Two simple improvements for Duplicate Items (#papercut)

mark · December 16, 2017

While the current implementation of Duplicate Items probably works reasonably well for many users, in large libraries, it quickly becomes unusable. In my >13.000 item library, the Duplicate Items view is permanently populated by 149 items, most of which are true non-duplicates (e.g. different editions, articles that come in multiple parts, books that come in multiple volumes, etc.), and another sizable subset of which are near-duplicates that are unresolvable because of item type differences. Any newly introduced simple full duplicates are almost impossible to spot in this mess.

Here are two simple improvements for Duplicate Items that would make life easier for people like me:

1. Allow users to mark items as non-duplicates. Allow users to hide items from the Duplicate Items to avoid the Duplicate Items pane filling up with false positives that are not actionable. See this recent thread but also this this ancient comment by @danstillman, where the hope still was that the detection algorithm would improve soonish. A rough solution would be to simply prevent items marked as non-duplicates from showing up in the Duplicate Items view. (A problem with that could be that newly introduced duplicates to those items would then also not show up, but for such boundary cases the benefits outweight the cost.)

2. Allow resolving near-duplicates with item type differences. Near-duplicates where only item type differs are show under Duplicate Items but do not permit any action because 'Merged items must be of the same type'. See this ancient message describing the problem. Note that this is increasingly common with the rise of preprint servers, which have items starting out as preprints and later coming out as papers. It looks like the existing version resolution dialog can already display (and therefore handle) item type differences, so little extra UI work seems needed (can't speak to what needs to be done under the hood to make this happen of course).

Thanks for considering these papercuts!

DWL-SDCA · December 16, 2017

Please excuse my naïveté here but a quick look at the Zotero database structure seems to show that each record item (article, book, book section, thesis, etc.) in a library has a unique identifier.
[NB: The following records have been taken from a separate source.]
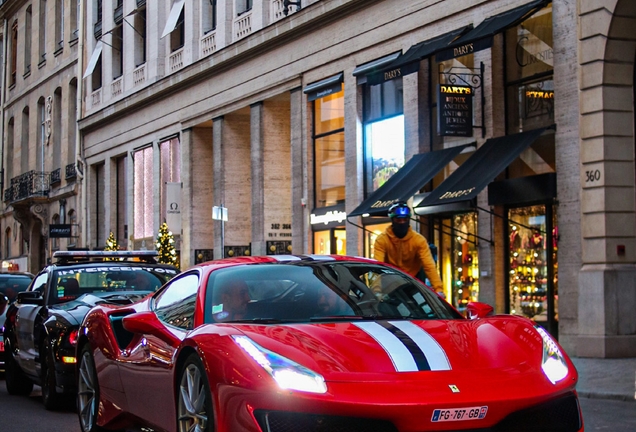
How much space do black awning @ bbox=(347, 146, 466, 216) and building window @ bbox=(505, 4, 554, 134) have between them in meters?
1.53

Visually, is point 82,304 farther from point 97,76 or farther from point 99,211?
point 97,76

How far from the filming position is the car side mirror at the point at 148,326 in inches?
273

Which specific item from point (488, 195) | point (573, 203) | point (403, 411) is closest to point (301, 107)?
point (488, 195)

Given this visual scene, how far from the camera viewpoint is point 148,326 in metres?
7.00

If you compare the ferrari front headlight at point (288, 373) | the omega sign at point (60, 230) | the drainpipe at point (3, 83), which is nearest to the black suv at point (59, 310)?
the ferrari front headlight at point (288, 373)

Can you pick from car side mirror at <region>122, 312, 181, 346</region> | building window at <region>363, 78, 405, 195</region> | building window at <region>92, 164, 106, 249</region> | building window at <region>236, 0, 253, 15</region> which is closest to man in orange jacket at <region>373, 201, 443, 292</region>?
car side mirror at <region>122, 312, 181, 346</region>

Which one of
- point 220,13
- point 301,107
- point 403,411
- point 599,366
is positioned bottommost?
point 599,366

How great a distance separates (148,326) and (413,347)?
Result: 78.4 inches

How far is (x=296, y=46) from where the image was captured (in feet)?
93.8

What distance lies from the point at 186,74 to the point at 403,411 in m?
30.9

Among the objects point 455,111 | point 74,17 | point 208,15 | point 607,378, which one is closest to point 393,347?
point 607,378

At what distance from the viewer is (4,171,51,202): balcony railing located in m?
52.5

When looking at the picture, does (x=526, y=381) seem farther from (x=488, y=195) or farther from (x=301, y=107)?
(x=301, y=107)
Is it not possible to add a new field (NotDuplicateWith) to each record of the appropriate table(s) and have this field contain all of the unique IDs of items marked as non-duplicates? The duplicate detection utility could consult this field and exclude record pairs (or multiples) from the list. If a newly added item is a duplicate (or possible duplicate); its ID number wouldn't be in any existing record's NotDuplicateWith field thus could show-up in the duplicate utility's results. This is essentially what we successfully did with the SafetyLit database and its duplicate detection system.

dstillman · December 17, 2017

It's not quite that simple — while the local implementation is easy, Zotero data needs to sync, so the API has to support this somehow — but we're planning to implement marking of non-duplicates using our item relation mechanism.

Allow resolving near-duplicates with item type differences

I think we can just allow merging any items and hide fields that aren't valid for the selected item type. Issue created.

rtgilbert · December 14, 2018

My library is rather small (~2000 items) yet I have the false duplicate problem as well. Am posting here and here to keep the issue alive.

bjohas · August 15, 2020

Adding myself to this thread.

mark · February 5, 2025

I missed the seventh year anniversary of this thread but will bump it just to note that my Duplicate Items pane has grown to 276 items and is unmanagable as ever due to these papercuts still existing.

Besides the two things I noted above, I will add a third, which is by far the quickest to implement:

3. Hide duplicate items that cannot be resolved from the Duplicate Items pane. The rationale is that the Duplicate Items pane as it is currently is unusable in any library of reasonable size. As long as we can't merge near-duplicates of different types it doesn't make sense to taunt me with their existence and their listing crowds out the actual duplicates I do want to resolve.